**Texto de origem:**
# # # # # # #
Quarta-feira, 9 de Abril de 2014

 O meu país não é deste Presidente, nem deste Governo

Alexandra Lucas Coelho recebeu nesta segunda-feira o prémio APE pelo romance E a Noite Roda. Este é o texto do discurso que fez, no qual critica o actual poder político. 

...  ... O Portugal que durante 40 anos Salazar achou que era seu, pobre mas honesto-limpo-obediente, como agora o Governo no poder quer Portugal, porque acha que Portugal é seu.

   Estou a voltar a Portugal 40 anos depois do 25 de Abril, do fim da guerra infame, do ridículo império. Já é mau um governo achar que o país é seu, quanto mais que os países dos outros são seus. Todos os impérios são ridículos na medida em que a ilusão de dominar outro é sempre ridícula, antes de se tornar progressivamente criminosa.

    Entre as razões por que quis morar no Brasil houve isso: querer experimentar a herança do colonialismo português depois de ter passado tantos anos a cobrir as heranças do colonialismo dos outros, otomanos, ingleses, franceses, espanhóis ou russos.

    E volto para morar no Alentejo, com a alegria de daqui a nada serem os 40 anos da mais bela revolução do meu século XX, e de o Alentejo ter sido uma espécie de terra em transe dessa revolução, impossível como todas.

    Este prémio é tradicionalmente entregue pelo Presidente da República, cargo agora ocupado por um político, Cavaco Silva, que há 30 anos representa tudo o que associo mais ao salazarismo do que ao 25 de Abril, a começar por essa vil tristeza dos obedientes que dentro de si recalcam um império perdido.
# # # # # # #
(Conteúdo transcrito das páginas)

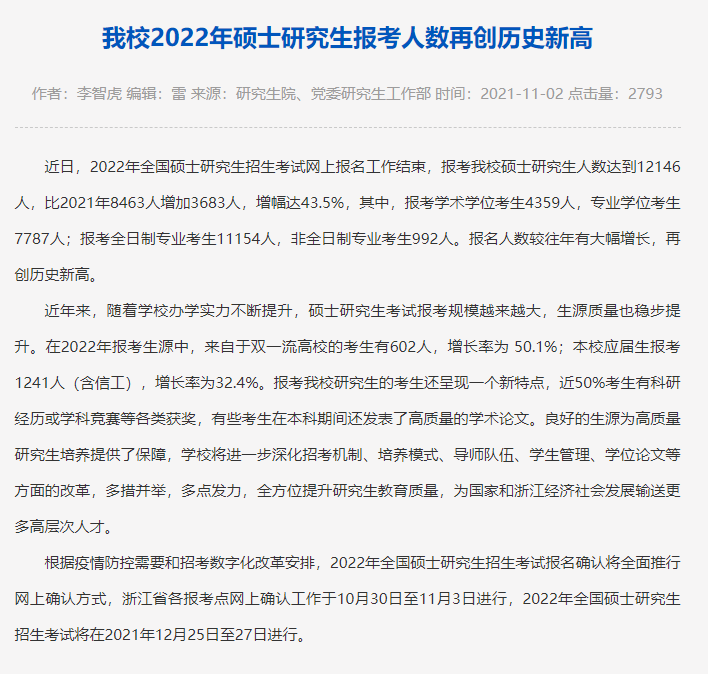 我校2022年硕士研究生报考人数再创历史新高

作者：李智虎 编辑：雷 来源：研究生院、党委研究生工作部 时间：2021-11-02 点击量：2793

近日，2022年全国硕士研究生招生考试网上报名工作结束，报考我校硕士研究生人数达到12146人，比2021年8463人增加3683人，增幅达43.5%，其中，报考学术学位考生4359人，专业学位考生7787人；报考全日制专业考生11154人，非全日制专业考生992人。报名人数较往年有大幅增长，再创历史新高。

近年来，随着学校办学实力不断提升，硕士研究生考试报考规模越来越大，生源质量也稳步提升。在2022年报考生源中，来自于双一流高校的考生有602人，增长率为 50.1%；本校应届生报考1241人（含信工），增长率为32.4%。报考我校研究生的考生还呈现一个新特点，近50%考生有科研经历或学科竞赛等各类获奖，有些考生在本科期间还发表了高质量的学术论文。良好的生源为高质量研究生培养提供了保障，学校将进一步深化招考机制、培养模式、导师队伍、学生管理、学位论文等方面的改革，多措并举，多点发力，全方位提升研究生教育质量，为国家和浙江经济社会发展输送更多高层次人才。

根据疫情防控需要和招考数字化改革安排，2022年全国硕士研究生招生考试报名确认将全面推行网上确认方式，浙江省各报考点网上确认工作于10月30日至11月3日进行，2022年全国硕士研究生招生考试将在2021年12月25日至27日进行。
# # # # # # #
**Tarefas a fazer:**
A. No texto do discurso, quem costuma entregar o prémio?
B. Copie do texto do discurso o trecho que começa em "Entre as razões" e termina em "espanhóis ou russos.", sem mudar nada.

**Respostas esperadas:**
A. O Presidente da República.

B.
Entre as razões por que quis morar no Brasil houve isso: querer experimentar a herança do colonialismo português depois de ter passado tantos anos a cobrir as heranças do colonialismo dos outros, otomanos, ingleses, franceses, espanhóis ou russos.